What to do: Reproduce the rows below word for word, from the line that contains "At what distance from where" up to and including the last line of the rows. Leave the pictures out of your answer.
== Listed entries ==
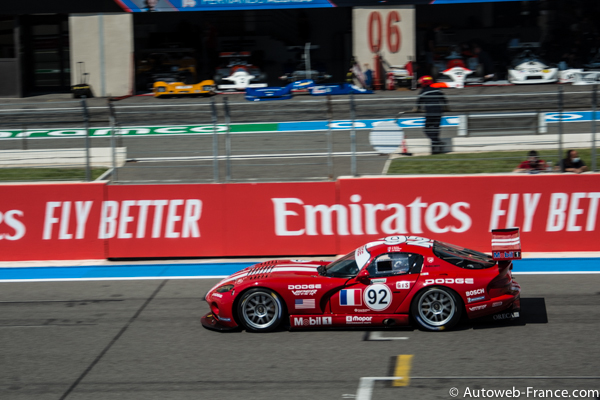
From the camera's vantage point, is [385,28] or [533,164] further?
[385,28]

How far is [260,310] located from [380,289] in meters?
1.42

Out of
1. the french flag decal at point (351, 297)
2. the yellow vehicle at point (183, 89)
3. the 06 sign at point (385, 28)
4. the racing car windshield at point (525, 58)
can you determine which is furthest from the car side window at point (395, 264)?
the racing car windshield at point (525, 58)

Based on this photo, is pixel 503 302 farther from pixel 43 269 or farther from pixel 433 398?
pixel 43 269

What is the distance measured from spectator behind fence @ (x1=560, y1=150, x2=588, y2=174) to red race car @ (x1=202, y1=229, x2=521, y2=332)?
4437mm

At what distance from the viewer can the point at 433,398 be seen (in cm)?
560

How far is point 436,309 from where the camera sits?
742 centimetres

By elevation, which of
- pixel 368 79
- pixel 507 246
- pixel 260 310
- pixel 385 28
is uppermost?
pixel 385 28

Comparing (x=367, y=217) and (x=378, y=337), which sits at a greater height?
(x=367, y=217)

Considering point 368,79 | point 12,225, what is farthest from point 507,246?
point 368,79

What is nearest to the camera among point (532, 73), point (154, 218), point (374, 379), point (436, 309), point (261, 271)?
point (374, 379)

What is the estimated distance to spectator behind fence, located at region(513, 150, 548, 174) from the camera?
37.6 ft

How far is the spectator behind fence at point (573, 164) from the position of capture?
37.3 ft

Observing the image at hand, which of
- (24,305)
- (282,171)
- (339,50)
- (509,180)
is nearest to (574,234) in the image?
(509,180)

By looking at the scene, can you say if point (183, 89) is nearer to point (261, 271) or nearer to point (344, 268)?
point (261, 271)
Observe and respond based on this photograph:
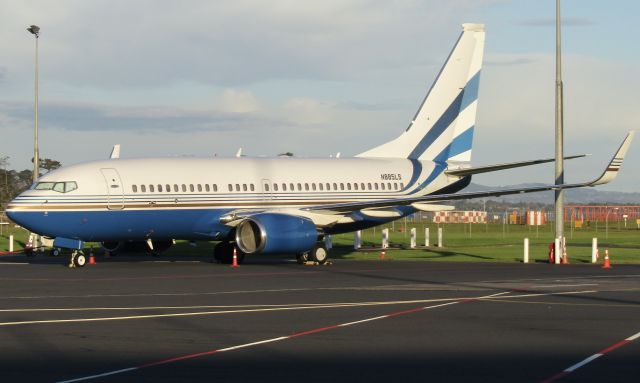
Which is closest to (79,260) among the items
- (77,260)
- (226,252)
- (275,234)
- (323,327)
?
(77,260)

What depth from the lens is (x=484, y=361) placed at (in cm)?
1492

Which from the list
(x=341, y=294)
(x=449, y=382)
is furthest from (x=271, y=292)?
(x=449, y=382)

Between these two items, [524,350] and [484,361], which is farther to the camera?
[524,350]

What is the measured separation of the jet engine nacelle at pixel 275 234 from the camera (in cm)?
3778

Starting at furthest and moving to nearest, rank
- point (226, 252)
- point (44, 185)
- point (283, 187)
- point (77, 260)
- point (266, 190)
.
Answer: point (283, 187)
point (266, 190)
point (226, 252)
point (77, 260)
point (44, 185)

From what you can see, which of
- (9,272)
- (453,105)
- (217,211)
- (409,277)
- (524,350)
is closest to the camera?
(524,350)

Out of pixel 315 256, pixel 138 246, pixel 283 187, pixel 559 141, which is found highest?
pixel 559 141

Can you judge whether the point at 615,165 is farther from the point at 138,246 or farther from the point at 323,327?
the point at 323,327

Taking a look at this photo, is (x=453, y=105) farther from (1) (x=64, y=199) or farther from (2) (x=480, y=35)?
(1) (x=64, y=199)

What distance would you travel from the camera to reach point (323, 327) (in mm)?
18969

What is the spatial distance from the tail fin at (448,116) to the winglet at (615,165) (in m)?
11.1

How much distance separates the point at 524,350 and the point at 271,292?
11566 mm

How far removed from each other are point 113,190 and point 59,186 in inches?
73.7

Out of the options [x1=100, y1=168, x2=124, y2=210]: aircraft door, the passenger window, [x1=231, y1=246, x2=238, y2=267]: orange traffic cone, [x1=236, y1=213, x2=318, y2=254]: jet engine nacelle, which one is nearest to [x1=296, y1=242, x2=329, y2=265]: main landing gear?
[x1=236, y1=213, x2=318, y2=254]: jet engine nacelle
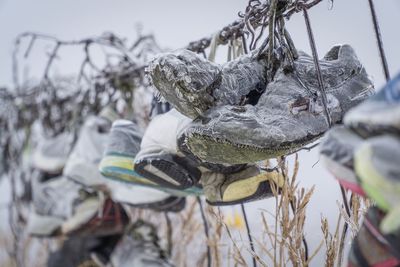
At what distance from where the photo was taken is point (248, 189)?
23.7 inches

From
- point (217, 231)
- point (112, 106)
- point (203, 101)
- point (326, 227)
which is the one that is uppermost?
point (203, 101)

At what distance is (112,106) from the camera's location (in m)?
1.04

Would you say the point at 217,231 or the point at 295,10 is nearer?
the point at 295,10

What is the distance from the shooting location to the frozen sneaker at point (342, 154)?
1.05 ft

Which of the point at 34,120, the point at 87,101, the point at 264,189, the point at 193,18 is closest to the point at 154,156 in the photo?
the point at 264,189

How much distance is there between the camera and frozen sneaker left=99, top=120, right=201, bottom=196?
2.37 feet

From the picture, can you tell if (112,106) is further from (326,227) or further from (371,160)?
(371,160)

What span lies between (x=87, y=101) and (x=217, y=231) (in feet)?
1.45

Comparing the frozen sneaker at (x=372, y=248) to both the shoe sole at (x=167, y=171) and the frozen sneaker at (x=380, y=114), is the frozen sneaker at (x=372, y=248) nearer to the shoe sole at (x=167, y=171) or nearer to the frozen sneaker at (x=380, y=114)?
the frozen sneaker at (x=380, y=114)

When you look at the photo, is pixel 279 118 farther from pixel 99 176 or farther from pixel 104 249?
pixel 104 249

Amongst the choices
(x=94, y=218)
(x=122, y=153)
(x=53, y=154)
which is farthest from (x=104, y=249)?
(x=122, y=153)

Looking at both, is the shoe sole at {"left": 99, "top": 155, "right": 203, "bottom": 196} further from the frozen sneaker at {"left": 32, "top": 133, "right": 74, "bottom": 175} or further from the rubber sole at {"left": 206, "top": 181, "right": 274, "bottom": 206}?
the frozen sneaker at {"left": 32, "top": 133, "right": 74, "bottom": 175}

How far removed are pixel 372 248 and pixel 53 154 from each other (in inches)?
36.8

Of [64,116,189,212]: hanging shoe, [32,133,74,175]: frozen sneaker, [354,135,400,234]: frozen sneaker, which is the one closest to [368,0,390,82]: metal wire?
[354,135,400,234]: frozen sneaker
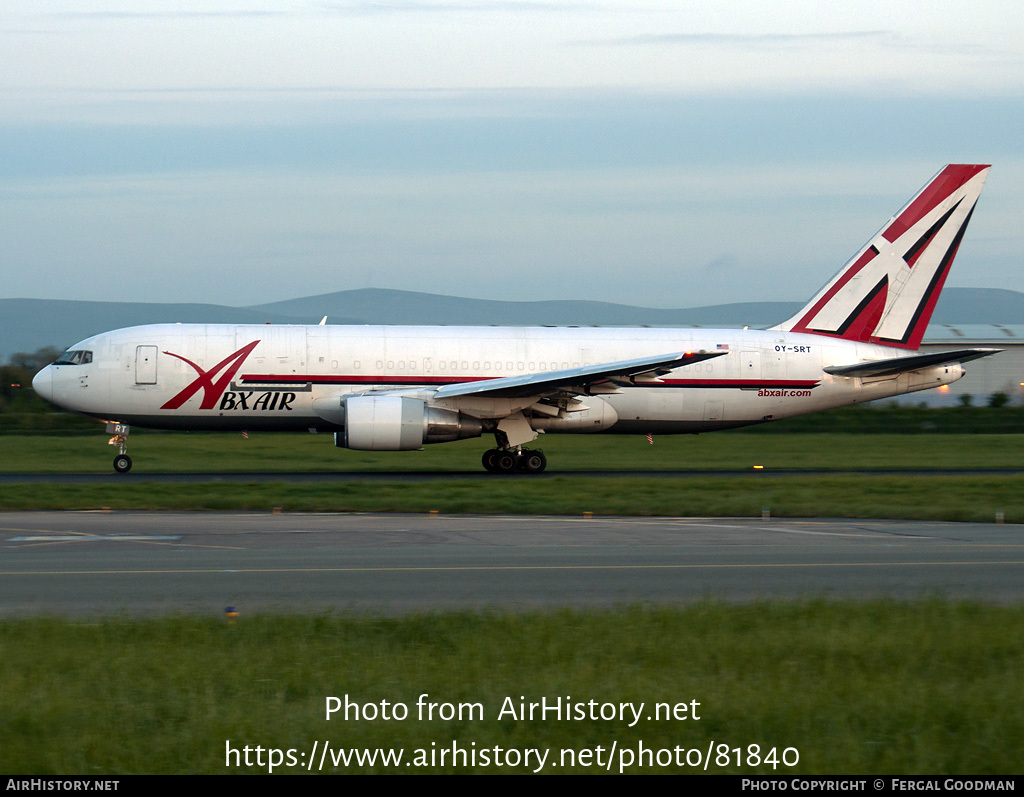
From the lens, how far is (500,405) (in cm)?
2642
===
Correct response:
At what distance from where the photo was taken is point (248, 189)?
23.7 inches

From
- point (217, 231)
- point (112, 106)
- point (203, 101)
- point (326, 227)
which is the one that is uppermost?
point (203, 101)

At what distance is (112,106) from the camera's location (in m)?
1.04

Would you say the point at 217,231 or the point at 295,10 is nearer?
the point at 295,10

What is the distance from the shooting location to the frozen sneaker at point (342, 154)?
1.05 ft

Which of the point at 34,120, the point at 87,101, the point at 264,189, the point at 193,18 is closest to the point at 154,156 in the photo?
the point at 264,189

How much distance is there between the camera and frozen sneaker left=99, top=120, right=201, bottom=196?
2.37 feet

From the picture, can you tell if (112,106) is further from (326,227) or further from (371,160)?
(371,160)

What span lies between (x=87, y=101) and (x=217, y=231) (in feet)?
1.45

Comparing the frozen sneaker at (x=372, y=248) to both the shoe sole at (x=167, y=171) and the frozen sneaker at (x=380, y=114), is the frozen sneaker at (x=372, y=248) nearer to the shoe sole at (x=167, y=171) or nearer to the frozen sneaker at (x=380, y=114)?
the frozen sneaker at (x=380, y=114)

When you look at the photo, is pixel 279 118 farther from pixel 99 176 or farther from pixel 104 249?
pixel 104 249

Amongst the choices
(x=94, y=218)
(x=122, y=153)
(x=53, y=154)
which is farthest from (x=104, y=249)?
(x=122, y=153)

Looking at both, is the shoe sole at {"left": 99, "top": 155, "right": 203, "bottom": 196} further from the frozen sneaker at {"left": 32, "top": 133, "right": 74, "bottom": 175} or further from the rubber sole at {"left": 206, "top": 181, "right": 274, "bottom": 206}?
the frozen sneaker at {"left": 32, "top": 133, "right": 74, "bottom": 175}

How far removed are pixel 372 248 and pixel 53 154 from each other (in inches)?
36.8

Of [64,116,189,212]: hanging shoe, [32,133,74,175]: frozen sneaker, [354,135,400,234]: frozen sneaker, which is the one closest to [368,0,390,82]: metal wire?
[354,135,400,234]: frozen sneaker
From the lens, how far is (500,405) (in cm)?
2642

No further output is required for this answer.